── Text segment

Square stone columns and pillars bearing "proto-Ionian" capitals are characteristic of the elaborate structures of the Israelite period. These capitals are decorated with a bas-relief of a double coil emanating from a central triangle. Discovered in strata from the beginning of the Israelite period in Jerusalem, Megiddo, Samaria, Ramat Raḥel, and Hazor, these pillars served as posts of gates. In addition to actual physical pillars, the Bible speaks of the *pillar of cloud and the pillar of fire that accompanied the Israelites during their journey through the desert (Ex. 13:22). The pillar of cloud is also described as standing at the door of the Tabernacle (Deut. 31:15). Metaphorically, in the poetic sections of the Bible, the heavens are described as standing on pillars (Job 26:11). In a poetic manner, the pillar is used metaphorically in the descriptions of the parts of the human body: "His legs are as pillars of marble set upon sockets of fine gold" (Song 5:15).

In the fifth and fourth centuries B.C.E., under the Persian rule, with the penetration of Greek influences into the Middle East generally and Ereẓ Israel in particular, many elements of classical architecture found their way into the local styles. Among these elements, the pillar holds an important place as a functional element in the structure of building or as ornamentation. Pillars appear both in private and publicbuildings, and also in tombs. In Ereẓ Israel pillars and capitals of different styles were in use simultaneously; for example an ancient specimen of a Doric pillar remained on a mural inside a Hellenistic tomb in Marissa. In Ereẓ Israel remains of pillars from the beginning of the Hellenistic era are rare. From the Roman period on, Hellenistic architecture spread greatly. During this period, particularly in the reign of Herod (37–4 B.C.E.), much building on the part of the king took place in Ereẓ Israel, almost all of which included elements of Roman architecture. In order to raise the level of the Temple Mount, Herod erected rows of large square pillars, remains of which exist underground southeast of the Temple Mount at the site known today as "Solomon's Stables." Examples of smooth monolithic pillars stand in the "colonnaded street" in Samaria. These pillars stand on square bases and their capitals seem to have been Corinthian. Corinthian pillars and capitals were set up by Herod in Herodium and in Masada in the northern palace. In this palace the pillars are not monolithic but are built in sections (drums) and covered with stucco intended to give the effect of marble. With the exception of the Temple and other stately buildings in Jerusalem, large pillars were not widespread in the country, as they were in other lands of the Roman Empire, large monumental structures being uncommon in Ereẓ Israel.

────

| What this exercise asks |
1. For the passage on pillars in ancient Ereẓ Israel, decide whether each statement agrees with it, answering yes or no and quoting the deciding words: (a) Proto-Ionian capitals bear a relief of a double coil coming out of a central triangle. (b) Pillar remains from the start of the Hellenistic era are common in Ereẓ Israel. (c) The pillars in Herod's northern palace at Masada are monolithic.
2. Go on with the passage on pillars in ancient Ereẓ Israel, starting after its final sentence.

── Dataset extract

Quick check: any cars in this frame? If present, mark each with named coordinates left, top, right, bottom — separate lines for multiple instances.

────

| Answer set |
1.
(a) Yes: "These capitals are decorated with a bas-relief of a double coil emanating from a central triangle."
(b) No: "In Ereẓ Israel remains of pillars from the beginning of the Hellenistic era are rare."
(c) No: "In this palace the pillars are not monolithic but are built in sections (drums) and covered with stucco intended to give the effect of marble."

2.
The use of pillars was more common in tombs of the Second Temple period. They are found in the tombs of the Sanhedrin and the tombs of the sons of Hezir in the Valley of Kidron in Jerusalem. In these places the pillars, like the whole tomb, are hewn out of rock. This style was also widespread in many other places both in the Judean Hills and Galilee, for example, in the cemetery in Bet She'arim. A different use was made of columns and pillars in "Absalom's Tomb" and in the "Tomb of Zechariah" in the Valley of Kidron, both monumental tombs from the time of the Second Temple. These monuments are partly or wholly hewn from the living rock and are cube-shaped, and their facades are beautified by half pillars and columns cut out of the rock. The capitals of the pillars in these two monuments are Ionic.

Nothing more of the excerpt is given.